*** Block opens ***

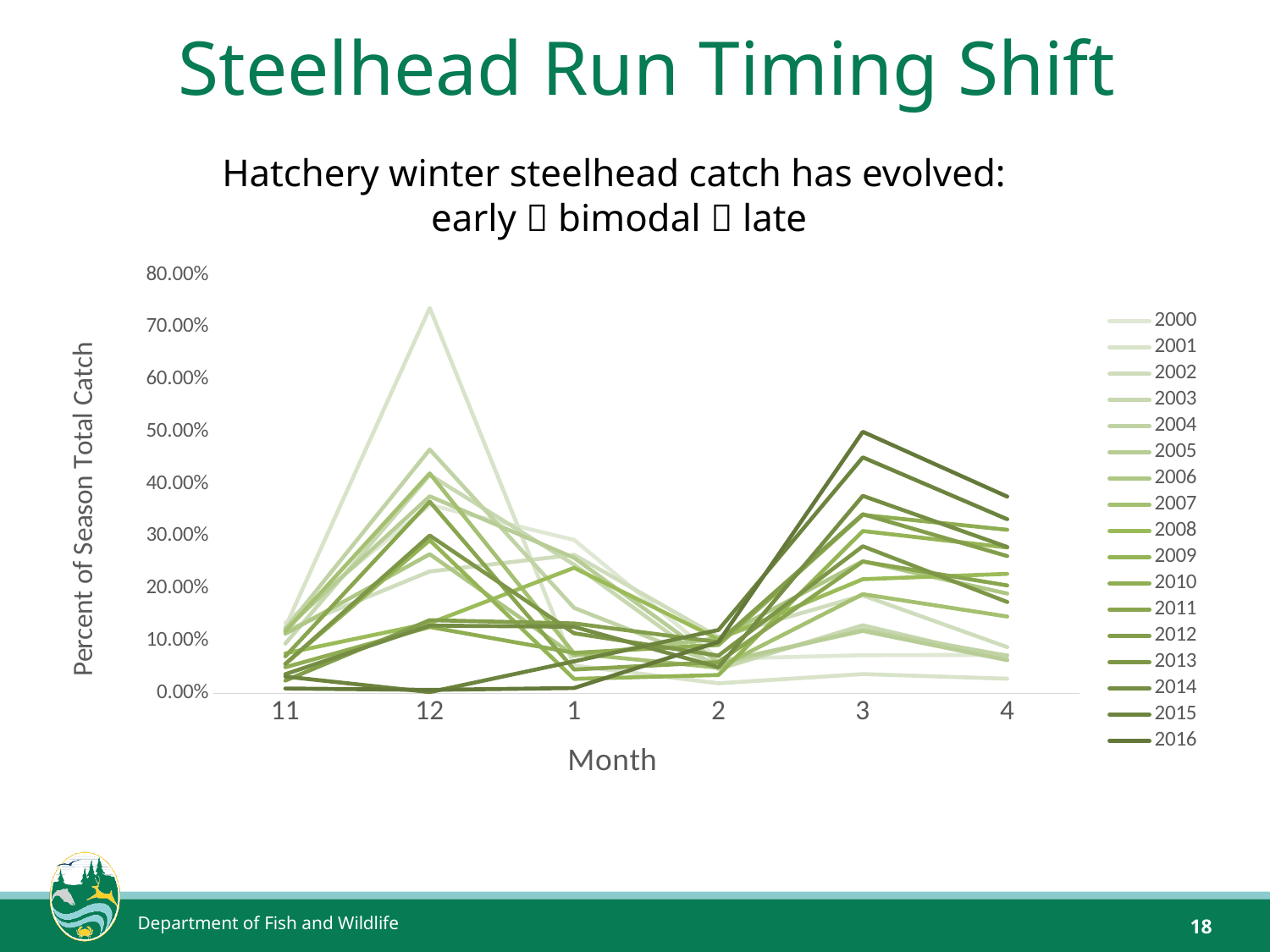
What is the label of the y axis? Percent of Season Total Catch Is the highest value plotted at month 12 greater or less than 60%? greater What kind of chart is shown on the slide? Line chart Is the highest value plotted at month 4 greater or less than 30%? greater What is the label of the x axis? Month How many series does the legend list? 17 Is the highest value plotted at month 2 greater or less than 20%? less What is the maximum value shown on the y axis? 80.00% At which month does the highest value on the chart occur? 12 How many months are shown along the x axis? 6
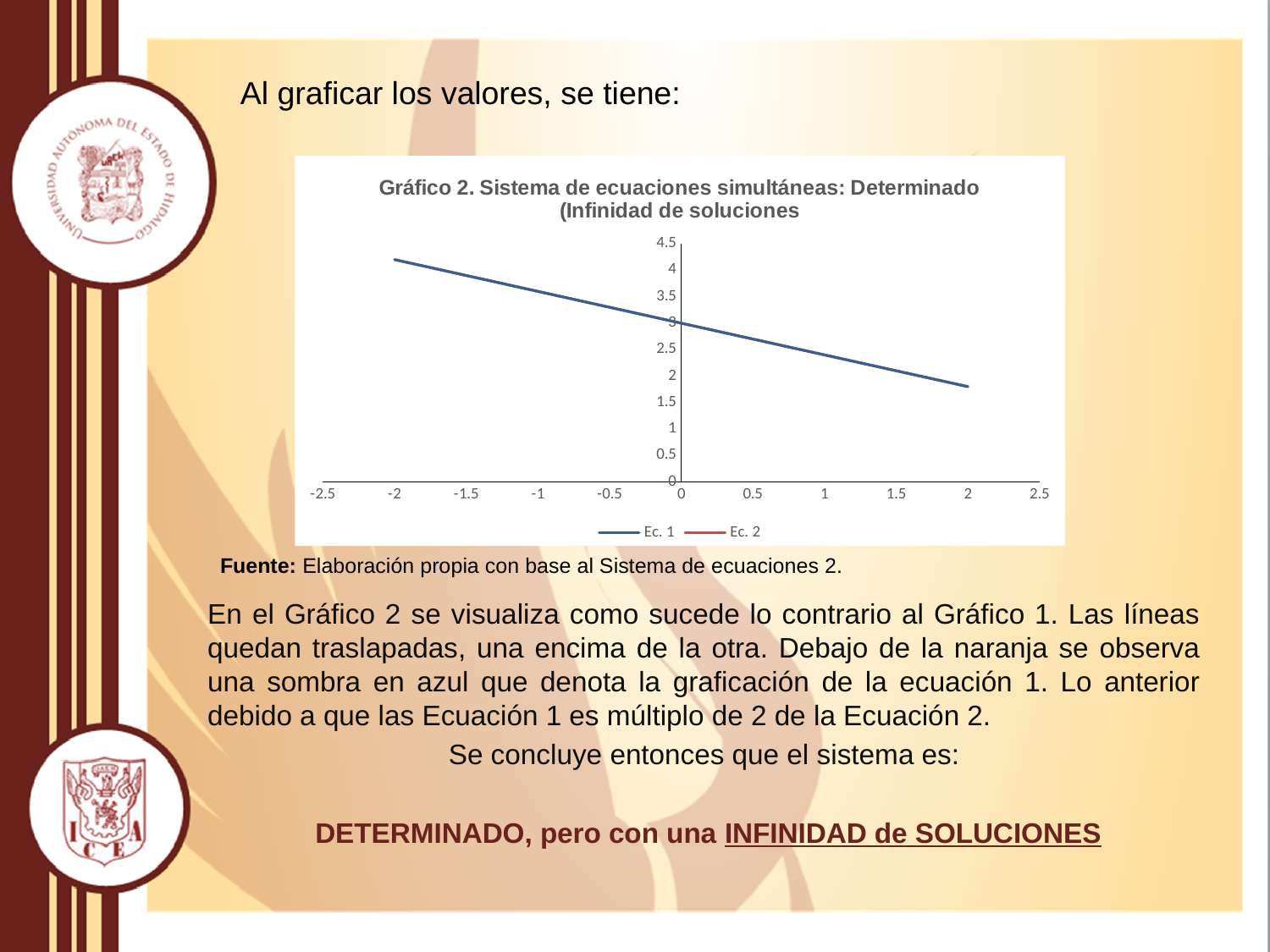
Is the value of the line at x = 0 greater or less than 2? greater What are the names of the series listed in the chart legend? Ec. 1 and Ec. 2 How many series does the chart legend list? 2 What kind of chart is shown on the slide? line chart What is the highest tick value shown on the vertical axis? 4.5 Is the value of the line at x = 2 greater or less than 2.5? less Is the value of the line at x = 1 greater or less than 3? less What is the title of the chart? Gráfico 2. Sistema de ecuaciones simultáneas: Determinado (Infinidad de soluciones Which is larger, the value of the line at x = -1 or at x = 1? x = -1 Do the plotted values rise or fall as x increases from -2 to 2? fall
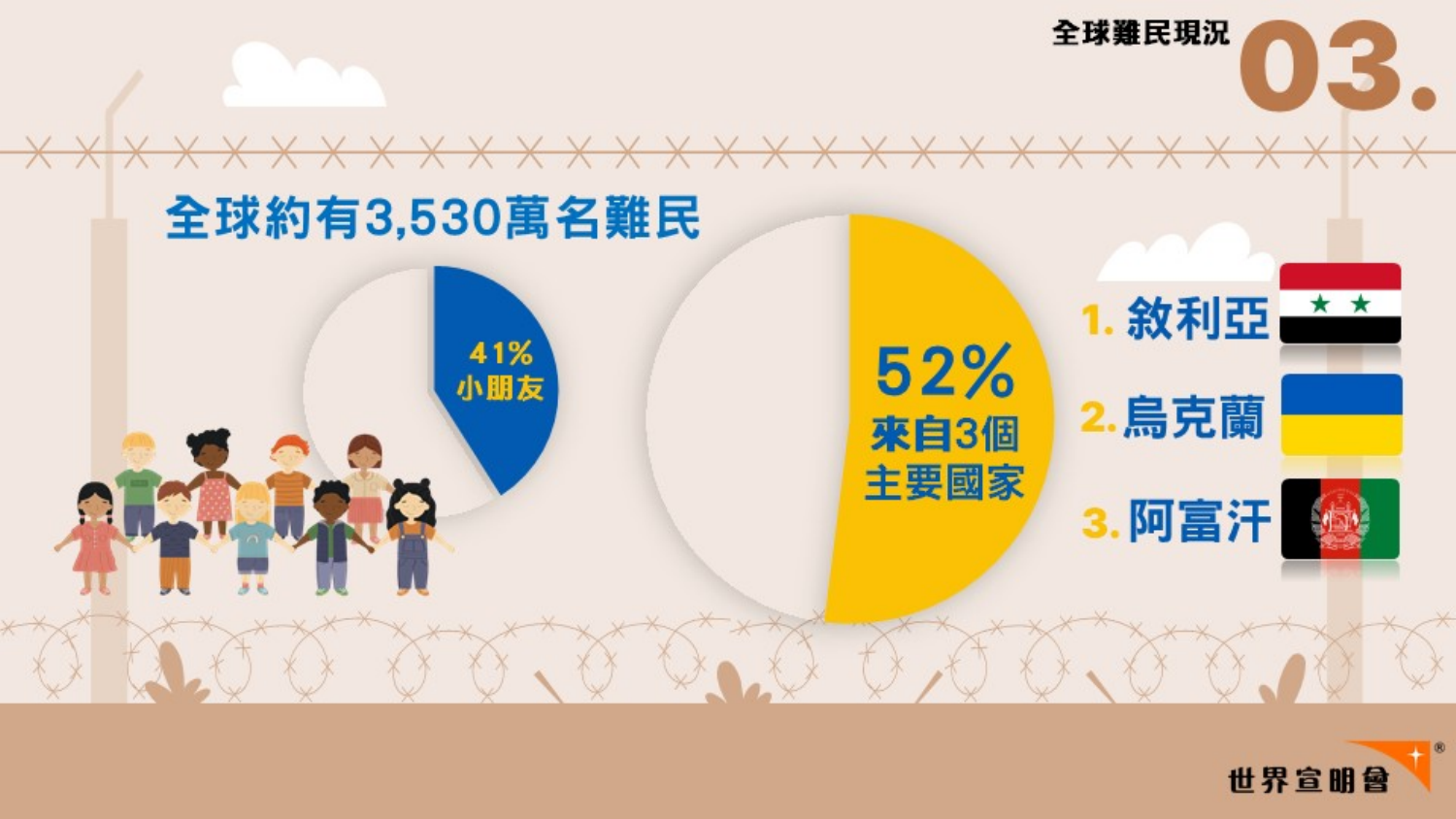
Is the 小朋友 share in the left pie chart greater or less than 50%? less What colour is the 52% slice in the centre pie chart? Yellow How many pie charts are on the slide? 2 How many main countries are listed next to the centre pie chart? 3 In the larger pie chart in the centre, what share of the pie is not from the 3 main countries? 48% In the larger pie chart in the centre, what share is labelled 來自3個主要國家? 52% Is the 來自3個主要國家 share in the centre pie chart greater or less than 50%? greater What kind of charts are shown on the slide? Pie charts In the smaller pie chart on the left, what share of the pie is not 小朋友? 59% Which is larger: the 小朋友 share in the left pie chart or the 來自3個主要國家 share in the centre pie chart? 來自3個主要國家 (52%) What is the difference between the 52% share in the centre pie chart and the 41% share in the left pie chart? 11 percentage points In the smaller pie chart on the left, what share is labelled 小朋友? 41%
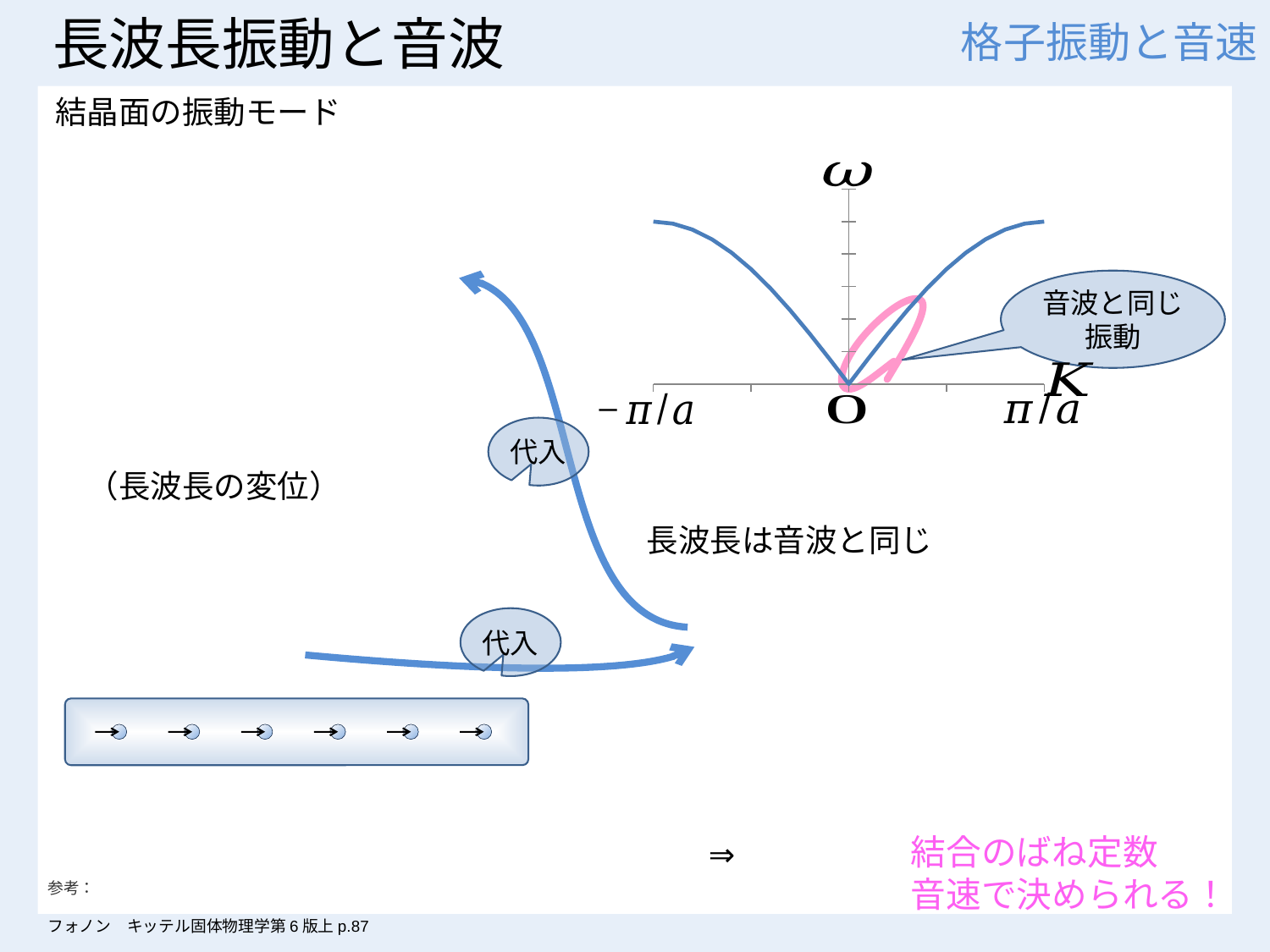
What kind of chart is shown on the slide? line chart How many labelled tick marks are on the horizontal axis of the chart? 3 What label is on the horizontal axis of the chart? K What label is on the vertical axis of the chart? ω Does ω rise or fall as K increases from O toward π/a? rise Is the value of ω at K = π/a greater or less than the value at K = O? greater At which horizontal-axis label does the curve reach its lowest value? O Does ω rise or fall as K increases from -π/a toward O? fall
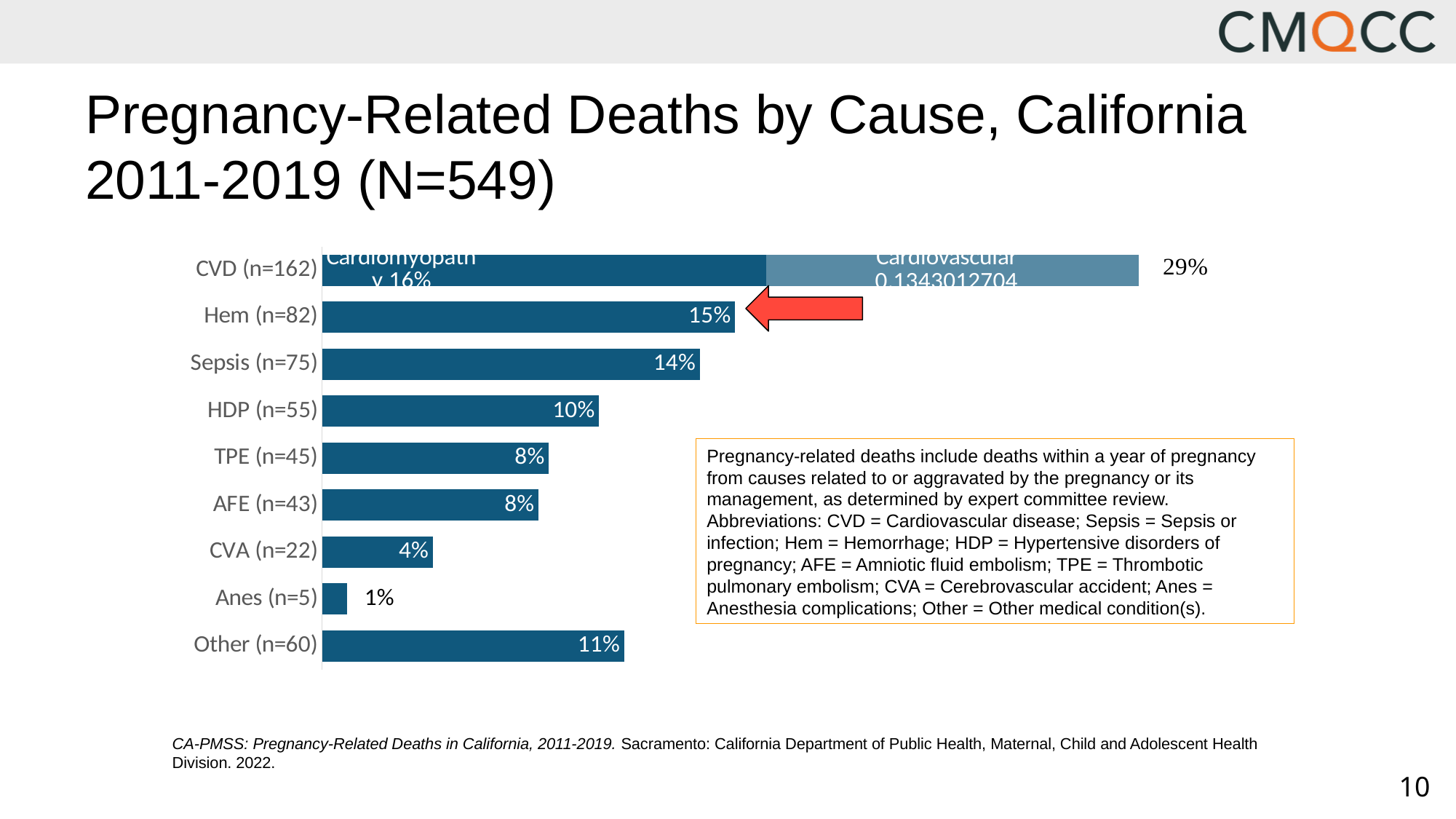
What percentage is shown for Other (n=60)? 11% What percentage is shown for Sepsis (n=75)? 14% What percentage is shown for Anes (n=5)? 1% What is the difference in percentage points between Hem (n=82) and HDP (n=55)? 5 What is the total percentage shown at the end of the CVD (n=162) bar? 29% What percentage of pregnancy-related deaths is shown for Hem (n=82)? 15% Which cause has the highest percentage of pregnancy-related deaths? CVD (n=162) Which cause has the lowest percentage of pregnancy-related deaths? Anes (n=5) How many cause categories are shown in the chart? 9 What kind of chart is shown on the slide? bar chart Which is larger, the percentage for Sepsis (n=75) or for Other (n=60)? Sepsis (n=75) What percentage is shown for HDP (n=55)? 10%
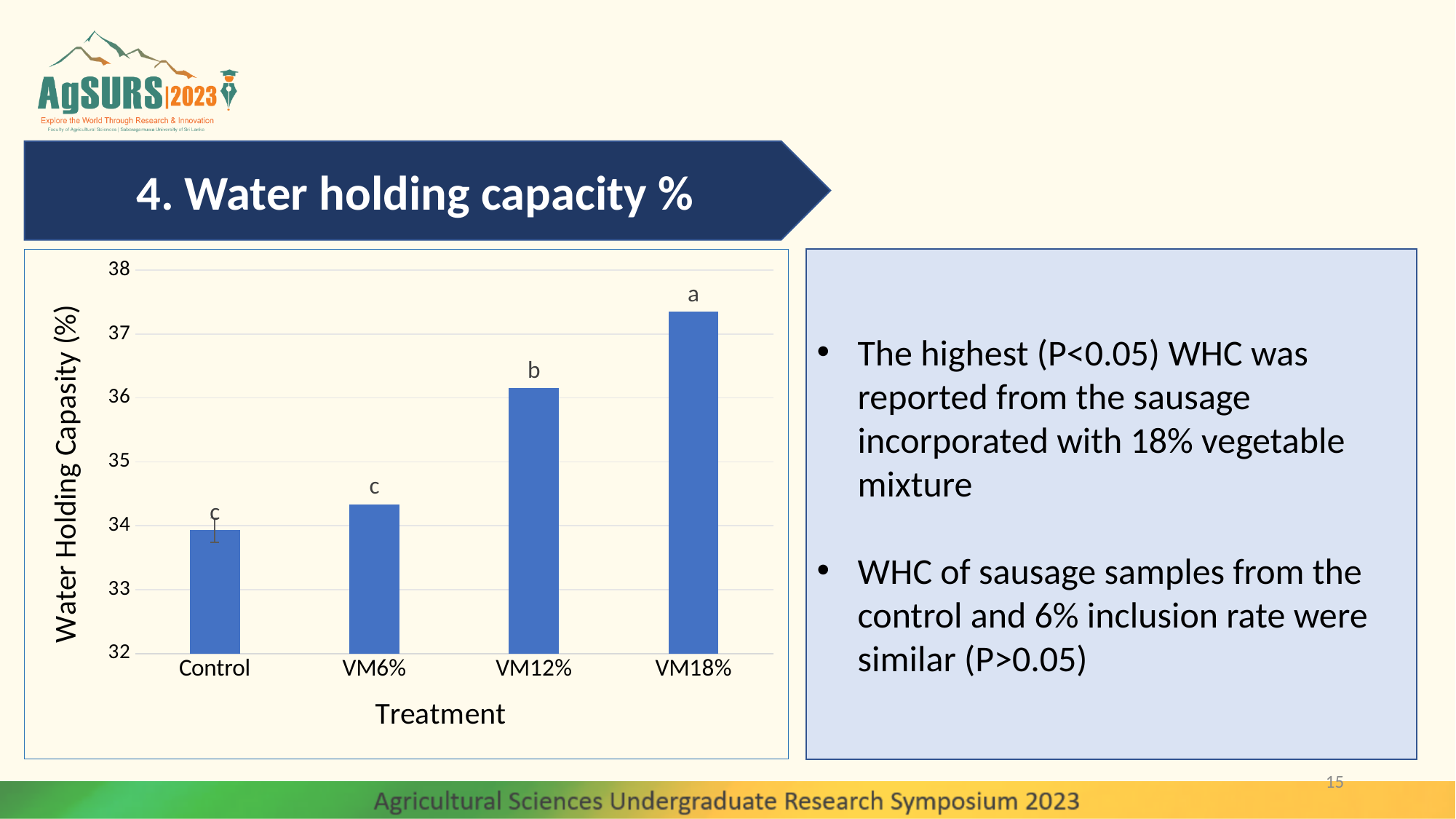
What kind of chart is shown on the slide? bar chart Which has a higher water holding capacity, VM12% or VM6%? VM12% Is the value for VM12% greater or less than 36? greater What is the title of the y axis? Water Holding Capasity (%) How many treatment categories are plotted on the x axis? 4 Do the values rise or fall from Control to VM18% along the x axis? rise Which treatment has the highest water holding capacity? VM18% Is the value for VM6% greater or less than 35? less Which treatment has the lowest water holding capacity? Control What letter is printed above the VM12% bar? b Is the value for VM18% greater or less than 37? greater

*** Block closes ***

• [EXERCISE PROMPT]: Rewrite each of the items above as a numbered list, omitting blank lines and leaving the pictures out.

• [WRITTEN SOLUTION]:
1. What is the label of the y axis? Percent of Season Total Catch Is the highest value plotted at month 12 greater or less than 60%? greater What kind of chart is shown on the slide? Line chart Is the highest value plotted at month 4 greater or less than 30%? greater What is the label of the x axis? Month How many series does the legend list? 17 Is the highest value plotted at month 2 greater or less than 20%? less What is the maximum value shown on the y axis? 80.00% At which month does the highest value on the chart occur? 12 How many months are shown along the x axis? 6
2. Is the value of the line at x = 0 greater or less than 2? greater What are the names of the series listed in the chart legend? Ec. 1 and Ec. 2 How many series does the chart legend list? 2 What kind of chart is shown on the slide? line chart What is the highest tick value shown on the vertical axis? 4.5 Is the value of the line at x = 2 greater or less than 2.5? less Is the value of the line at x = 1 greater or less than 3? less What is the title of the chart? Gráfico 2. Sistema de ecuaciones simultáneas: Determinado (Infinidad de soluciones Which is larger, the value of the line at x = -1 or at x = 1? x = -1 Do the plotted values rise or fall as x increases from -2 to 2? fall
3. Is the 小朋友 share in the left pie chart greater or less than 50%? less What colour is the 52% slice in the centre pie chart? Yellow How many pie charts are on the slide? 2 How many main countries are listed next to the centre pie chart? 3 In the larger pie chart in the centre, what share of the pie is not from the 3 main countries? 48% In the larger pie chart in the centre, what share is labelled 來自3個主要國家? 52% Is the 來自3個主要國家 share in the centre pie chart greater or less than 50%? greater What kind of charts are shown on the slide? Pie charts In the smaller pie chart on the left, what share of the pie is not 小朋友? 59% Which is larger: the 小朋友 share in the left pie chart or the 來自3個主要國家 share in the centre pie chart? 來自3個主要國家 (52%) What is the difference between the 52% share in the centre pie chart and the 41% share in the left pie chart? 11 percentage points In the smaller pie chart on the left, what share is labelled 小朋友? 41%
4. What kind of chart is shown on the slide? line chart How many labelled tick marks are on the horizontal axis of the chart? 3 What label is on the horizontal axis of the chart? K What label is on the vertical axis of the chart? ω Does ω rise or fall as K increases from O toward π/a? rise Is the value of ω at K = π/a greater or less than the value at K = O? greater At which horizontal-axis label does the curve reach its lowest value? O Does ω rise or fall as K increases from -π/a toward O? fall
5. What percentage is shown for Other (n=60)? 11% What percentage is shown for Sepsis (n=75)? 14% What percentage is shown for Anes (n=5)? 1% What is the difference in percentage points between Hem (n=82) and HDP (n=55)? 5 What is the total percentage shown at the end of the CVD (n=162) bar? 29% What percentage of pregnancy-related deaths is shown for Hem (n=82)? 15% Which cause has the highest percentage of pregnancy-related deaths? CVD (n=162) Which cause has the lowest percentage of pregnancy-related deaths? Anes (n=5) How many cause categories are shown in the chart? 9 What kind of chart is shown on the slide? bar chart Which is larger, the percentage for Sepsis (n=75) or for Other (n=60)? Sepsis (n=75) What percentage is shown for HDP (n=55)? 10%
6. What kind of chart is shown on the slide? bar chart Which has a higher water holding capacity, VM12% or VM6%? VM12% Is the value for VM12% greater or less than 36? greater What is the title of the y axis? Water Holding Capasity (%) How many treatment categories are plotted on the x axis? 4 Do the values rise or fall from Control to VM18% along the x axis? rise Which treatment has the highest water holding capacity? VM18% Is the value for VM6% greater or less than 35? less Which treatment has the lowest water holding capacity? Control What letter is printed above the VM12% bar? b Is the value for VM18% greater or less than 37? greater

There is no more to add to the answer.